BEGIN EXTRACT
1. It is diffeomorphic to $\mathrm{SL}(2,\mathbb{R}) / \mathrm{SO}(2)$ as a topological space (or, indeed, isometric as a Riemannian manifold, if we give $\mathrm{SL}(2,\mathbb{R}) / \mathrm{SO}(2)$ a left-invariant metric): to show this, we note that $\mathbb{H}^2$ has isometry group $\mathrm{SL}(2,\mathbb{R}) / \pm\mathrm{id}$, and the subgroup of isometries which stabilize any given $p \in \mathbb{H}^2$ is isomorphic to $\mathrm{SO}(2)$.
2. Since any positive-definite binary quadratic form is given by a symmetric 2-by-2 matrix with positive eigenvalues, and since the group of linear transformations on $\mathbb{R}^2$ preserving any such given form is isomorphic to $\mathrm{O}(2)$, $\mathrm{SL}(2,\mathbb{R}) / \mathrm{SO}(2)$ is also the space of positive-definite binary quadratic forms of determinant 1, via the map from $\mathrm{SL}(2,\mathbb{R})$ to the symmetric positive-definite 2-by-2 matrices given by $g \mapsto g^T g$.
3. $\mathrm{SL}(2,\mathbb{R}) / \mathrm{SO}(2) \cong \mathbb{H}^2$ is also the moduli space of marked Riemann surfaces of genus 1, i.e. the Teichmüller space Teich(S) of the torus S. One way to prove this is to note that any such marked surface is the quotient of $\mathbb{R}^2$ by a $\mathbb{Z}^2$ action; after a suitable conformal transformation, we may assume that the generators of this $\mathbb{Z}^2$ act as $z \mapsto z + 1$ and $z \mapsto z + \tau$ for some $z \in \mathbb{H}^2$ (in the upper half-plane model.) But now $\tau$ is the unique invariant specifying this point in our moduli space.
4. Since any marked Riemann surface of genus 1 has a unique flat metric (inherited as a quotient manifold of the Euclidean plane), $\mathrm{SL}(2,\mathbb{R}) / \mathrm{SO}(2)$ is also the moduli space of marked flat 2-tori of unit area.
5. Since there is a unique unit-covolume marked lattice associated to each marked complex torus in the above, $\mathrm{SL}(2,\mathbb{R}) / \mathrm{SO}(2)$ is also the space of marked lattices in $\mathbb{R}^2$ with unit covolume.
6. Note we may go directly between marked Riemann surfaces and quadratic forms by considering intersection forms.
END EXTRACT
BEGIN GIVEN DATA
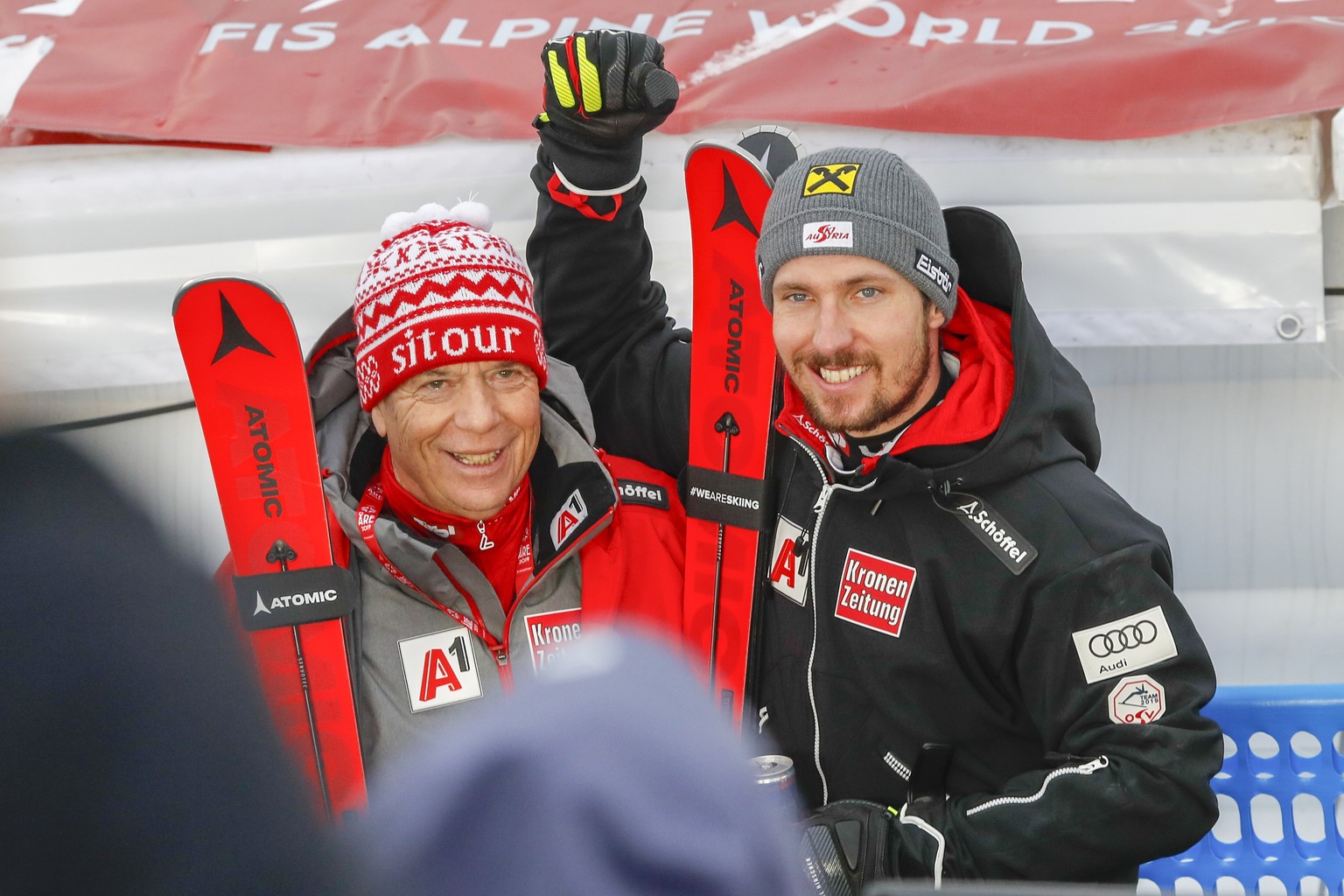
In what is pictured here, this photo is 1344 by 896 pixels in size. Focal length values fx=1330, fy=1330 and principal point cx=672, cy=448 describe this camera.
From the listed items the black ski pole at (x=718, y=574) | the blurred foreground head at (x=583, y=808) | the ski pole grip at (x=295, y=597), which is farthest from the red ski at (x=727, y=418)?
the blurred foreground head at (x=583, y=808)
END GIVEN DATA
● **OBJECTIVE 1**
Answer these questions from the text on $\mathrm{SL}(2,\mathbb{R}) / \mathrm{SO}(2)$:
(a) Which subgroup of isometries of $\mathbb{H}^2$ is isomorphic to $\mathrm{SO}(2)$?
(b) Of which surface is $\mathrm{SL}(2,\mathbb{R}) / \mathrm{SO}(2)$ said to be the Teichmüller space?
(c) What map from $\mathrm{SL}(2,\mathbb{R})$ to the symmetric positive-definite 2-by-2 matrices is given?
● **OBJECTIVE 2**
Print the passage of the text on $\mathrm{SL}(2,\mathbb{R}) / \mathrm{SO}(2)$ starting at "4. Since any" and ending at "with unit covolume.".
The lines after the text play no part in what is asked here.

● **CORRECT OUTPUT 1**
(a) The subgroup of isometries that stabilize any given $p \in \mathbb{H}^2$.
(b) The torus $S$.
(c) $g \mapsto g^T g$.

● **CORRECT OUTPUT 2**
4. Since any marked Riemann surface of genus 1 has a unique flat metric (inherited as a quotient manifold of the Euclidean plane), $\mathrm{SL}(2,\mathbb{R}) / \mathrm{SO}(2)$ is also the moduli space of marked flat 2-tori of unit area.
5. Since there is a unique unit-covolume marked lattice associated to each marked complex torus in the above, $\mathrm{SL}(2,\mathbb{R}) / \mathrm{SO}(2)$ is also the space of marked lattices in $\mathbb{R}^2$ with unit covolume.